John Hall, professore statunitense: “Il genocidio culturale è difficile da dimostrare”.

Il professor John Hall sottolinea come sia difficile dimostrare che sia in atto un genocidio culturale secondo i criteri che sono attualmente in vigore per definirlo, poiché è necessario fornire evidenza di un fattore soggettivo, ovvero l’intenzione di cancellare una cultura. Ecco cosa racconta della sua esperienza in Ucraina.



Il professore di diritto John Hall ha trascorso in Ucraina circa due mesi svolgendo attività sia di volontariato, sia di ricerca. Si occupa infatti di diritto internazionale e legislazione riguardante il campo dell’arte. Ha così voluto verificare di persona i danni arrecati dalle truppe russe al patrimonio culturale ucraino. Il professor Hall sottolinea come sia difficile dimostrare che sia in atto un genocidio culturale secondo i criteri che sono attualmente in vigore per definirlo, poiché è necessario fornire evidenza di un fattore soggettivo, ovvero l’intenzione di cancellare una cultura. Nel caso dell’Ucraina, tuttavia, ci sono alcuni specifici crimini in cui quest’intento è difficile da negare, come la distruzione del Museo di Skovoroda.
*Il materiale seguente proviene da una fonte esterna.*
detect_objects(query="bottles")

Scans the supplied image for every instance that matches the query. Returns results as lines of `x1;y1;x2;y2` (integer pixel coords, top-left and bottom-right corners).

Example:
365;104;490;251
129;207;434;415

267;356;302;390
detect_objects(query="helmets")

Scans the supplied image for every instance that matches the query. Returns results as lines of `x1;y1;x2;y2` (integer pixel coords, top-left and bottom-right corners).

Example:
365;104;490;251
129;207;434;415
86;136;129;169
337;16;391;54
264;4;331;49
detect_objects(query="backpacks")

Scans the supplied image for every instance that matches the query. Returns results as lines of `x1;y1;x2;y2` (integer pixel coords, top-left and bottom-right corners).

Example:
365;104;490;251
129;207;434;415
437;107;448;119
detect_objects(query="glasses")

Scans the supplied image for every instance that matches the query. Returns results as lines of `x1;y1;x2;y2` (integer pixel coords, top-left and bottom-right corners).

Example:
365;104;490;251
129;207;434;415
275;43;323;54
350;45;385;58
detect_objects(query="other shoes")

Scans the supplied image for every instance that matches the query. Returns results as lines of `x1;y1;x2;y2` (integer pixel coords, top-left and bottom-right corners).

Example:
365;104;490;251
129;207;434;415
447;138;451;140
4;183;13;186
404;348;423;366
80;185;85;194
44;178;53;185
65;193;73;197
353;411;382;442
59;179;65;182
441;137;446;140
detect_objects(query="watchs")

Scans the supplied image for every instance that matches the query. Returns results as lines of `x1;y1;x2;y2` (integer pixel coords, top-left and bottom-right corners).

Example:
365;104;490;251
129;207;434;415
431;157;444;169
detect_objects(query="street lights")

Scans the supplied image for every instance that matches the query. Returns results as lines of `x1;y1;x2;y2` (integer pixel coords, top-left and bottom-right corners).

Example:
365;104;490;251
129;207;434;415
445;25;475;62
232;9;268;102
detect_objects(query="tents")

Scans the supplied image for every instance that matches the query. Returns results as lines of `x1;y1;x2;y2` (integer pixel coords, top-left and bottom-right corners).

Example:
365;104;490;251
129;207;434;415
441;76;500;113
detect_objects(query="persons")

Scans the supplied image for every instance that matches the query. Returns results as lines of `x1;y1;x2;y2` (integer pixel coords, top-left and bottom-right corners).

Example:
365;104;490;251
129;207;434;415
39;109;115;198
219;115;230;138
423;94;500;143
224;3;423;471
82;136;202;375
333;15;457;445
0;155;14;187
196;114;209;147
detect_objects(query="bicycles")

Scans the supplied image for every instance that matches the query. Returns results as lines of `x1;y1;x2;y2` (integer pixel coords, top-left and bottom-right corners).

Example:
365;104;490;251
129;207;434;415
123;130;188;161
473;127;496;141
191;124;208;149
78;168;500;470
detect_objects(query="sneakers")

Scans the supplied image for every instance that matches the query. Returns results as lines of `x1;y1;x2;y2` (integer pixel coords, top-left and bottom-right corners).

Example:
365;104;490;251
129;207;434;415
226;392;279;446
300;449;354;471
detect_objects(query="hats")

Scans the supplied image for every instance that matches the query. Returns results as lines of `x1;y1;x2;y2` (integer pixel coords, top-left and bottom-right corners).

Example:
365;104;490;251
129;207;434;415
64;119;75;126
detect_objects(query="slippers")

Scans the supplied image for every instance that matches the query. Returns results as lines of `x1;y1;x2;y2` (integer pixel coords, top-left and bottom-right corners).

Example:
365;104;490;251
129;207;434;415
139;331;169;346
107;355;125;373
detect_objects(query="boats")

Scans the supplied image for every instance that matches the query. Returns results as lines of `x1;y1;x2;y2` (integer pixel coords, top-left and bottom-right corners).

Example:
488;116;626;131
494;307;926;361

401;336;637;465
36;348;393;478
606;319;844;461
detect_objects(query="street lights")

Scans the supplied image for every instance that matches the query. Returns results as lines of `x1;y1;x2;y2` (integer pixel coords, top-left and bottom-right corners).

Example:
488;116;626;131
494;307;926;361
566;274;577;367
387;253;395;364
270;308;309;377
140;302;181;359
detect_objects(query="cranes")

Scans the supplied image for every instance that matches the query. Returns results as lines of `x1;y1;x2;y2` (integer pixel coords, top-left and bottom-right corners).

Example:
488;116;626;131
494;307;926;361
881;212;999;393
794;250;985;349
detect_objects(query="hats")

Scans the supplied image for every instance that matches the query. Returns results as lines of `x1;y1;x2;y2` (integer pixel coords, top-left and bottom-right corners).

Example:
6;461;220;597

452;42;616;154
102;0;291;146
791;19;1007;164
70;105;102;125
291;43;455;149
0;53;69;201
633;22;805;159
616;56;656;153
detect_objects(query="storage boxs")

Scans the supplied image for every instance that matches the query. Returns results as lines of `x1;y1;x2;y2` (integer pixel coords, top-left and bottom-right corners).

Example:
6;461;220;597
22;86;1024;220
La testimonianza di John Hall è stata raccolta da Denys Volocha per il progetto “Voci dalla guerra”, portato avanti dalla rete di Memorial col Gruppo di difesa dei diritti umani di Charkiv (KhPG o “Memorial Ucraina”) e ha raccontato della situazione del suo popolo.


Il video dell’intervista in lingua originale coi sottotitoli in italiano è disponibile nel canale YouTube di Memorial Italia. Riportiamo qui la trascrizione del testo.,


Le traduzioni italiane sono a cura di Luisa Doplicher, Sara Polidoro, Claudia Zonghetti e altri collaboratori di Memorial Italia.





Denys Volocha

13.08.2024


John Hall ha trascorso nove settimane in Ucraina ed è giunto a una conclusione inaspettata.


Guarda il video dell’intervista coi sottotitoli in italiano sul canale YouTube di Memorial Italia





“Mi chiamo John Hall. Sono professore di diritto alla Fowler School of Law della città di Orange, California.


Sono venuto in Ucraina per prestare volontariato nel Gruppo di difesa dei diritti umani di Charkiv, per aiutare in ogni modo possibile e anche per raccogliere materiali per il mio studio scientifico sulla distruzione del patrimonio culturale.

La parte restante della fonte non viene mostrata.